Professor Hashim Djalal of Indonesia had advocated this so-called “doughnut principle” where pockets of seas considered high seas and undisputed waters inside the “doughnut” are proposed as areas for possible exploration and exploitation.
China has rejected the principle. I hope she is not receptive to the concept.
Third, a rules-based international system is the ideal order of things in a perfect world. Our world is very much an imperfect one where geopolitics and bare-knuckled politics are practiced.
Still, the Philippines should push Del Rosario’s advocacy which will test the mettle of Philippine diplomacy.
Suggestions for a structure of cooperation on the South China Sea other than peaceful dialogue is the more immediate need.
The South China Sea has become a more complex and complicated issue since the Declaration of the Conduct of Parties on the South China Sea (DOC).
A specific structure in the South China Sea separate from the ad hoc Asean (Association of Southeast Asian Nations) meeting and Asean plus 3 meetings and devoted solely to South China Sea issues should now be pursued.
When we drafted and negotiated the DOC, we had regular contacts with China’s Assistant Minister Wang Yi and former Chinese Ambassador to the Philippines Fu Ying, Malaysia’s Mohamad Abdul Kadir, Vietnam’s Tam Chien and Le Cong and Brunei’s Lim Jock Sung.
These senior officials, including myself, kept the issue alive and at the same time kept acts and statements from getting out of hand.
The bond of trust and confidence played a crucial role in the drawing up of the DOC. It is now time to elevate the discussion of the South China Sea to a more formal structure.
The DOC has served its purpose. The region has changed and positions of parties concerned have shifted. Other countries outside the region have suddenly become vocal on South China Sea issues.
Instead of geographical segregation, let us think of issue segregation and concentrate on issues where there is a reasonable chance of cooperation such as exploration and exploitation of natural resources in the South China Sea.
Those oil and gas deposits under the South China Sea are useless to claimant states and to mankind if not explored and exploited.
The working Asean-China group entrusted with drafting guidelines for the implementation of the DOC should be able to consider the beneficial multiplier effects which could soften hard issues on the South China Sea.
We led the drafting and the negotiation of the DOC. The Philippines should continue the leadership.
We have no other choice. Everybody knows we are in deficit to protect and promote our interests in the area by military means.

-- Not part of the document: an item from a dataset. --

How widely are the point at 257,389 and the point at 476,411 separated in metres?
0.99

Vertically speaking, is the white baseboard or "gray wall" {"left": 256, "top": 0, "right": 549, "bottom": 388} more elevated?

The first priority for the Philippines to maintain this leadership is to speak with one voice and avoid a cacophony of confused and uninformed pronouncements from various sectors of government.
Let us not telegraph our thoughts and what we intend to do. Let us try to keep our mouth shut when not on the negotiating table.
Asean should also unify and speak as one. The South China Sea is an Asean-China issue as we should not fall into the trap of China’s offer to each one of the claimant states for a bilateral dialogue.
Each of the claimants has its own agenda but we should be able to present a united front as we did 10 years ago. This will diminish instances when China could bully claimant states, which Sen. Miriam Defensor-Santiago correctly observed.
Asean must be able to read more clearly and accurately China’s intentions in the area and understand its history, culture and power structure.
More important, Asean must be able to present to China a political and economic framework for cooperation in the South China Sea which will hold her on the negotiating table instead of in the sea.
Without any such initiative, the South China Sea issue will drift and allow unhampered Chinese activities in the area.
Track II diplomacy
The so-called Track II diplomacy as a means to resolve the South China Sea, which was enunciated by former Foreign Secretary Alberto G. Romulo, should be supported.
Two challenges have to be addressed.
First, who will be involved in the dialogue?
Second, how will the recommendations of the Track II diplomacy be translated into government policy? Governments have a forgettable record on this aspect and salutary suggestions had often been lost in translation.
There are troubles over the waters of the South China Sea. There are also opportunities for radical, agile and aggressive diplomacy to resolve the issues there.
The Philippines should seize these opportunities.